The Rule of Law and Accountability Advocacy Centre (RULAAC) has described as ‘illogical, unfounded, baseless and speculative’ the ruling of a Federal High Court, Abuja that President Muhammadu Buhari had the power to extend the tenure of the retired former Inspector-General of Police, Mohammed Adamu.

The group stated that the judgment lacked constitutional backing which made it only a theoretical assertion, and called for its appeal to prevent a future occurrence.

Okechukwu Nwanguma, the Executive Director, RULAAC disclosed this in a statement made available to SaharaReporters on Thursday while reacting to the ruling by Justice Ahmed Mohammed last Friday.

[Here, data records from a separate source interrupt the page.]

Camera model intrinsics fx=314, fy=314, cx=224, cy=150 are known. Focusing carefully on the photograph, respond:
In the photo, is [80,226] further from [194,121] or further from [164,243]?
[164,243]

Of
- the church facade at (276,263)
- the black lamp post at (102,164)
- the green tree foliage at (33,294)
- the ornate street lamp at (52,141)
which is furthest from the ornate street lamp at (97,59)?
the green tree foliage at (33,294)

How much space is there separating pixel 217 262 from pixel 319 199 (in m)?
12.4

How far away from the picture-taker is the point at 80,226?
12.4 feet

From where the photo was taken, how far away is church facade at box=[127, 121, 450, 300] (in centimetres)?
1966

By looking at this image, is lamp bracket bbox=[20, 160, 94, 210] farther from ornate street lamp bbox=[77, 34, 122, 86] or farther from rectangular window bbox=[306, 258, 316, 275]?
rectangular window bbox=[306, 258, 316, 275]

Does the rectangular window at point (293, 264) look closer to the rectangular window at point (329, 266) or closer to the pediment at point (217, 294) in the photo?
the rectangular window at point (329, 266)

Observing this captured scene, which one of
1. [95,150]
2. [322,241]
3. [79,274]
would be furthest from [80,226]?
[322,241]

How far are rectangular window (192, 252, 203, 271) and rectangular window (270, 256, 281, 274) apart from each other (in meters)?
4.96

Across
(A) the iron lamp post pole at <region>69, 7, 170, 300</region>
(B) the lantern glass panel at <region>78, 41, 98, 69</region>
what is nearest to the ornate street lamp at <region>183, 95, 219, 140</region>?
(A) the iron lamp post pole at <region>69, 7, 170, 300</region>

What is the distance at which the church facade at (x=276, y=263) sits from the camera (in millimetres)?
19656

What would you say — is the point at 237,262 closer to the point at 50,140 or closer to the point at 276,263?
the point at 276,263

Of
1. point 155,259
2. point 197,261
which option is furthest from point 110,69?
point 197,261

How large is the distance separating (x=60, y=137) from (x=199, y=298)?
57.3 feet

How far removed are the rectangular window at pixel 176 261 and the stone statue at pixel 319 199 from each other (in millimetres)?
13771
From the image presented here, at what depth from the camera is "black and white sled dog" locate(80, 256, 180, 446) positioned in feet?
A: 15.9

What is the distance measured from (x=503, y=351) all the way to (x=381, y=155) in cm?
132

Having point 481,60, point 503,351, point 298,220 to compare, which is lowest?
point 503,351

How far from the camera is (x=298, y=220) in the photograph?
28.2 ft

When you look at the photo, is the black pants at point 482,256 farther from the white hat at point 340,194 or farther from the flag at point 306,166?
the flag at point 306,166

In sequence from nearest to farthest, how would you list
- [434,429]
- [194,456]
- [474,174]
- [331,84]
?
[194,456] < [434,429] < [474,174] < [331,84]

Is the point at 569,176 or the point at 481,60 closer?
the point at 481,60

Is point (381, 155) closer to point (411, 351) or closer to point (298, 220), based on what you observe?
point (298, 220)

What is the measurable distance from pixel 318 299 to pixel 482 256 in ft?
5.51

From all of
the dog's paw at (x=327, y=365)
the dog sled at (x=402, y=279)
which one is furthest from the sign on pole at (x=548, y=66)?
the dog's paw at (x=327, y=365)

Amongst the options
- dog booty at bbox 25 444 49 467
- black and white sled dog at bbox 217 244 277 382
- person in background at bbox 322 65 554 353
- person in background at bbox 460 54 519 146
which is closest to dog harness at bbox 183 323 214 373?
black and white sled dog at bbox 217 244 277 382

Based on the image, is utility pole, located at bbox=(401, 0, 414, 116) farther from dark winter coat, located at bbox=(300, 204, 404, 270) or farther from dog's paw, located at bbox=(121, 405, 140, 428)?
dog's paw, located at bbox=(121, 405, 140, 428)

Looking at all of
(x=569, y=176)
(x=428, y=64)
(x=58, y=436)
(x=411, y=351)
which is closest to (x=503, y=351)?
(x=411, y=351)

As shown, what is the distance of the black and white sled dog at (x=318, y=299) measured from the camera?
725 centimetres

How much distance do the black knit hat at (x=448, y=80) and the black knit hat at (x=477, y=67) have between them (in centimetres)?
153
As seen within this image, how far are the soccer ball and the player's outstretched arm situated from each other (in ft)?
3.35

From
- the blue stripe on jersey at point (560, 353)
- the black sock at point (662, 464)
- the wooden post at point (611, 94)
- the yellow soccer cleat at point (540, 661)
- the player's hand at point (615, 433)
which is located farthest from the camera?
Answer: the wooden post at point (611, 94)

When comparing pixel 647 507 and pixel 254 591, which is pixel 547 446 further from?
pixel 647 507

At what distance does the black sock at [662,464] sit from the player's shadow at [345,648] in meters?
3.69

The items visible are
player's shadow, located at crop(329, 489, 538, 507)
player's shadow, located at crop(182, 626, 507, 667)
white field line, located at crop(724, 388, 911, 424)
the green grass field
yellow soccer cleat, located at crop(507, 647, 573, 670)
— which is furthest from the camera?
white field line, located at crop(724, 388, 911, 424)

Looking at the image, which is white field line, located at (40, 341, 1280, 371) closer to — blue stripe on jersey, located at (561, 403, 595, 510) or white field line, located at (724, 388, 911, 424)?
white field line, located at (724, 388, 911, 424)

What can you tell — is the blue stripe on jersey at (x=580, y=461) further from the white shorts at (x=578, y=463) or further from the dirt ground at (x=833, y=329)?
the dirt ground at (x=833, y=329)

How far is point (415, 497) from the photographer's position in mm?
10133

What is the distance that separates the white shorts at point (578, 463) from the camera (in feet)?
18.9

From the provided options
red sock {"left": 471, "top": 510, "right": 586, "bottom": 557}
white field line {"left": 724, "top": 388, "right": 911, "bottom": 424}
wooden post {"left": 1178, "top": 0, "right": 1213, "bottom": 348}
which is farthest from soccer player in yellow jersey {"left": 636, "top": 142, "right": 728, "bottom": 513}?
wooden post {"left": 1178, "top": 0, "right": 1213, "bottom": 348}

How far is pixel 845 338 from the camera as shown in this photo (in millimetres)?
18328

A Federal High Court sitting in Abuja had ruled Friday that Nigeria’s President can prolong the tenure of a retiring Inspector General of Police (IGP) pending the conclusion of the process for the appointment of a substantive successor.
The judge, Ahmed Mohammed, gave the decision on a suit, filed in February by a lawyer, Maxwell Opara, challenging President Muhammadu Buhari’s extension of the tenure of the immediate-past IGP, Mohammed Adamu, by three months.

The President had on February 3 granted three-month extension to Mr Adamu who had attained the maximum 35 years in service two days earlier on February 1.

Mr Opara, an Abuja-based lawyer, had in his suit, argued that by virtue of section 215 of the Nigerian Constitution and section 7 of the Nigeria Police Act, 2020, Mr Adamu could not validly continue to function as the IGP having retired as a police officer as from midnight of February 1, 2021.

Mohammed in his judgment, however, said, “The Police Act and the Nigerian constitution are clear on the appointment of IGP, but are silent on the extension of the tenure of the IGP.”

“Since the President has the power to appoint Inspector General of Police, in consultation with the police council, he has the power to extend the tenure as a stopgap measure, pending the appointment of a substantive. The constitution and the Police Act did not forbid it."

In his reaction, Nwanguma said, “The judgement by Justice Ahmed Mohammed of the Federal High Court, Abuja on the suit challenging the President's extension of the tenure of a retired IGP is, in my humble view, illogical, not based on law, speculative and faulty.”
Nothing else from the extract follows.